Bullet Points are easy to read
- I've been working the night shift at the orphanage almost every night the past week. It's my favorite shift, so I don't mind that I've had to work extra hours. I'm willing to give up basketball to be there to put the kids to bed. I just think that somebody should be there to go to each bed and tell the kids, "Good night, I love you." No three-year-old should go to bed without that.
- The night shift gets tougher, though, since each night I get begged harder to stay behind. The hardest is the last room, where all the oldest kids are, since they're three and four years old, and they actually understand that I'm leaving for the night. Gabi tells me to sit down next to her bed and stay the night with her. Sanda comes over to order me not to go back to my house. Nati comes and crawls in my lap. Pamela offers me her bed. It gets harder every night to say no. I'd honestly stay if the workers let me.
- A new team is here from Wyoming - they're the first big team whose principle language is English since the beginning of the summer. It's nice to have a loud dining room again. One bought a duckling in the marketplace today ("Sixty cents!" he said. "It was a bargain."). Naturally, it's incredibly cute, but the little thing won't shut up. Plus, there's poop everywhere. Its name is George, or maybe Wilson, depending on who you ask.
- I'm trying to befriend the stray horse who has been hanging around by the clinic. She's an old, swayback pure white retired cart horse, and I have dreams that someday we'll become such good friends that we will ride bareback together everywhere. She remains skittish and aloof, but I hold out hope that I'll break through, and we'll be best friends, like the Black Stallion and whoever rode the Black Stallion.
- In the meantime, I've been riding around on a bike that Chris found. It's an rusty red grandmother bicycle from the seventies, with three speeds and "Free Spirit" emblazoned on its side. It also has two flat tires and a lot of loose parts, and so the Romanians laugh whenever I ride by. I don't care. I'm trying to teach myself how to ride with no hands. I'm up to a full second.
- I finished the first draft of one of my screenplays, and sent it out for critique to a few people whose counsel I trust, and who I figured probably didn't have much of anything better to do, anyway.* Never underestimate the power of intelligent people with too much time on their hands. I might later post a second draft and submit it for general review to any readers who also seem to have more time than they know what to do with.

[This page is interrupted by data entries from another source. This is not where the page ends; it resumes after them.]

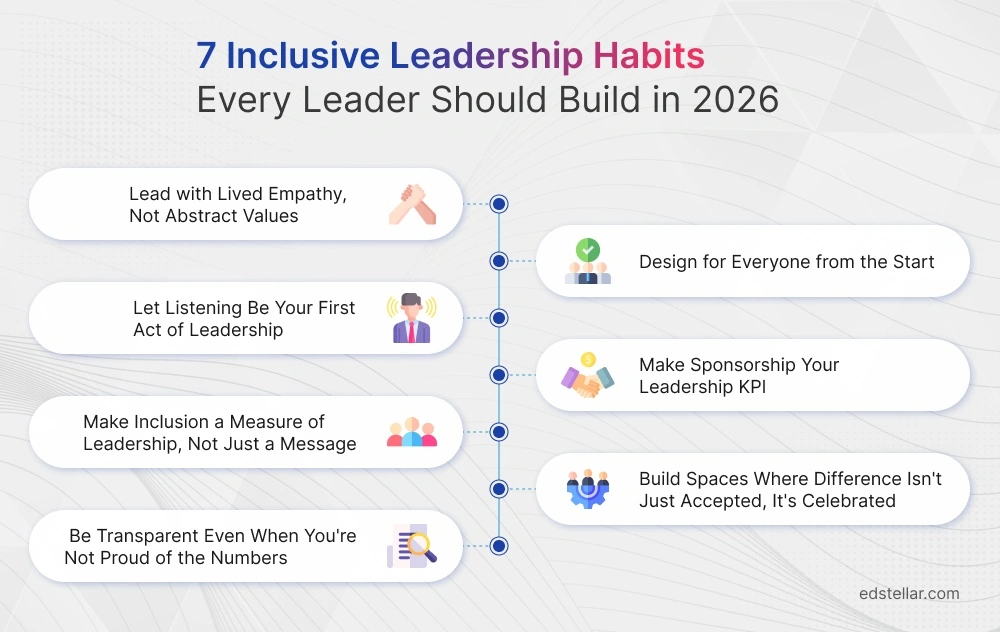 7 Inclusive Leadership Habits
Every Leader Should Build in 2026

Lead with Lived Empathy, Not Abstract Values

Design for Everyone from the Start

Let Listening Be Your First Act of Leadership

Make Sponsorship Your Leadership KPI

Make Inclusion a Measure of Leadership, Not Just a Message

Build Spaces Where Difference Isn't Just Accepted, It's Celebrated

Be Transparent Even When You're Not Proud of the Numbers

edstellar.com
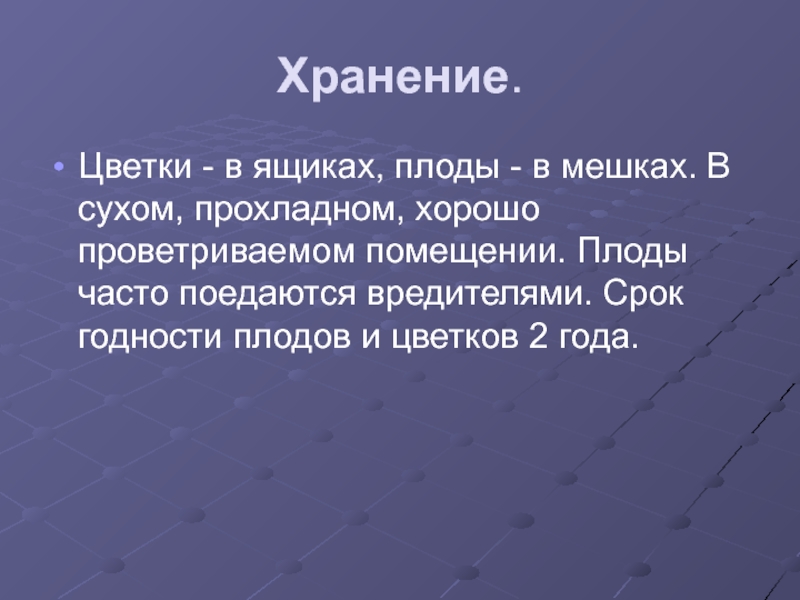 Хранение.

• Цветки - в ящиках, плоды - в мешках. В сухом, прохладном, хорошо проветриваемом помещении. Плоды часто поедаются вредителями. Срок годности плодов и цветков 2 года.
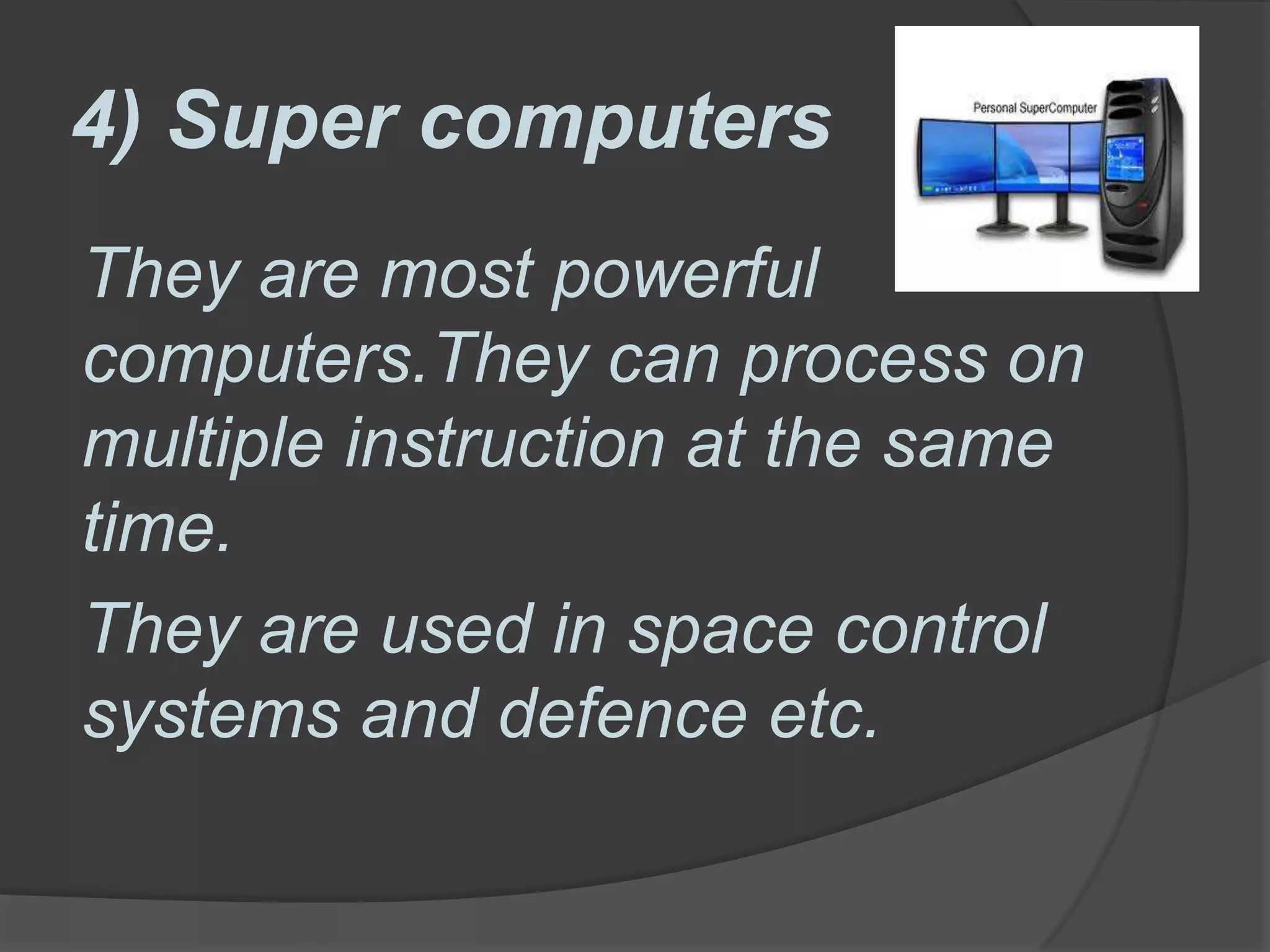 4) Super computers

Personal SuperComputer

They are most powerful computers.They can process on multiple instruction at the same time.

They are used in space control systems and defence etc.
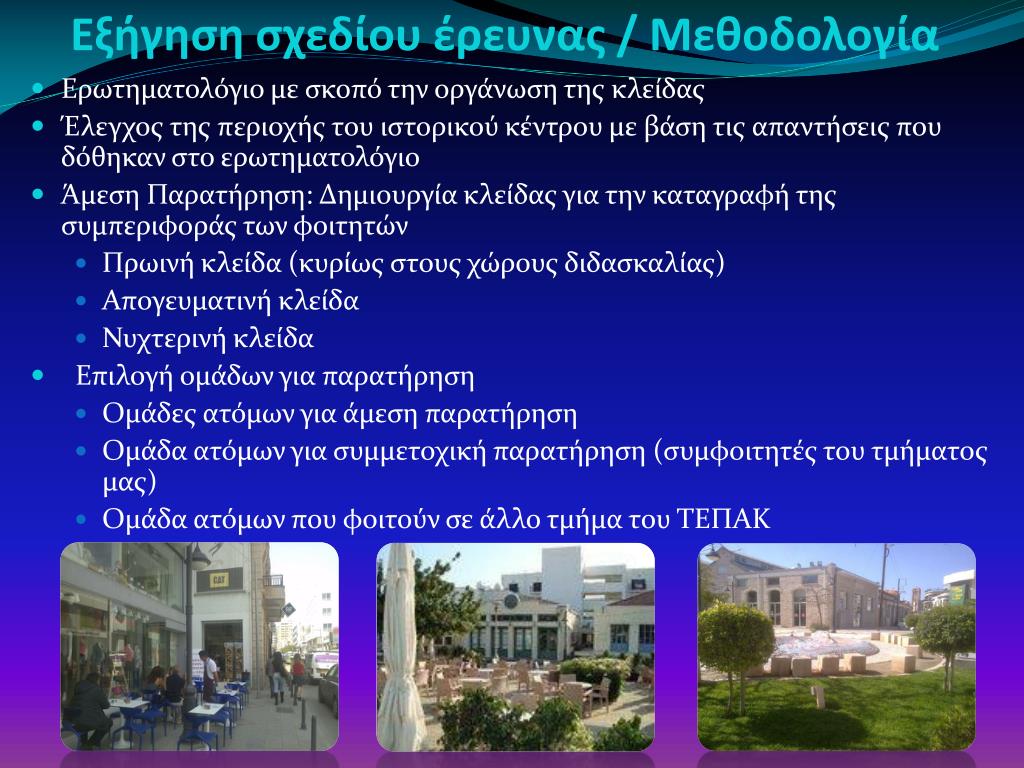 Εξήγηση σχεδίου έρευνας / Μεθοδολογία

Ερωτηματολόγιο με σκοπό την οργάνωση της κλείδας

Έλεγχος της περιοχής του ιστορικού κέντρου με βάση τις απαντήσεις που δόθηκαν στο ερωτηματολόγιο

Άμεση Παρατήρηση: Δημιουργία κλείδας για την καταγραφή της συμπεριφοράς των φοιτητών

Πρωινή κλείδα (κυρίως στους χώρους διδασκαλίας)

Απογευματινή κλείδα

Νυχτερινή κλείδα

Επιλογή ομάδων για παρατήρηση

Ομάδες ατόμων για άμεση παρατήρηση

Ομάδα ατόμων για συμμετοχική παρατήρηση (συμφοιτητές του τμήματος μας)

Ομάδα ατόμων που φοιτούν σε άλλο τμήμα του ΤΕΠΑΚ

CAT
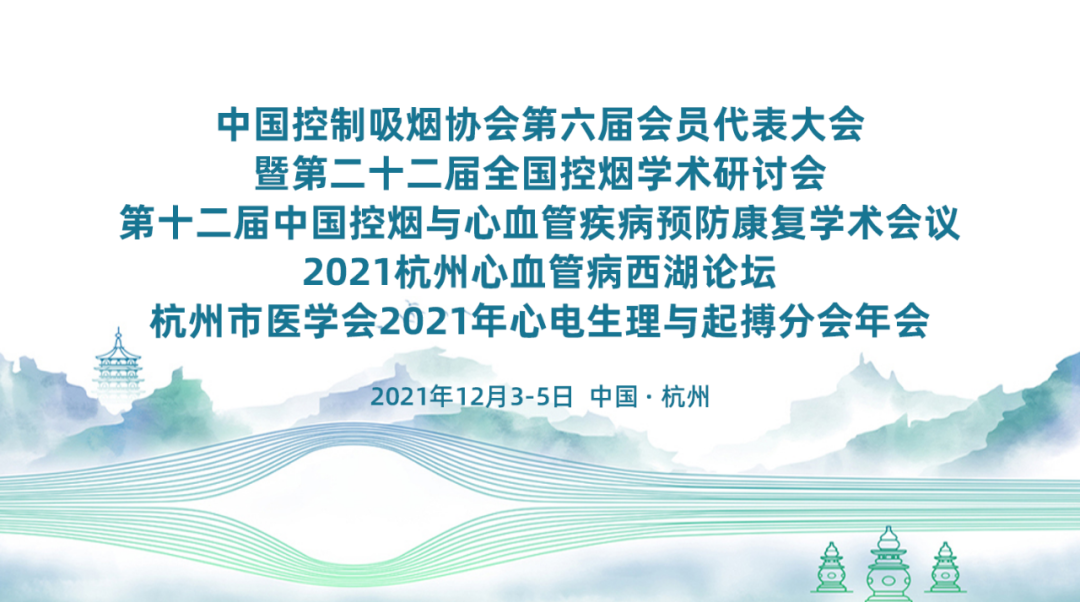 中国控制吸烟协会第六届会员代表大会
暨第二十二届全国控烟学术研讨会
第十二届中国控烟与心血管疾病预防康复学术会议
2021杭州心血管病西湖论坛
杭州市医学会2021年心电生理与起搏分会年会

2021年12月3-5日 中国 · 杭州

- And finally, my dad sent me some pictures that he took of me with the kids at the orphanage. I'll post them soon, possibly within the hour if I can get them up in time. If not, you might have to wait another week.
* This is what's known in the business as a "defensive comment." If anyone complains that I didn't ask for their
opinion on my script, I can simply reply: "Oh! Well, I figured you were too busy." Of course, if you made it this far on the post, we can be pretty sure that you weren't.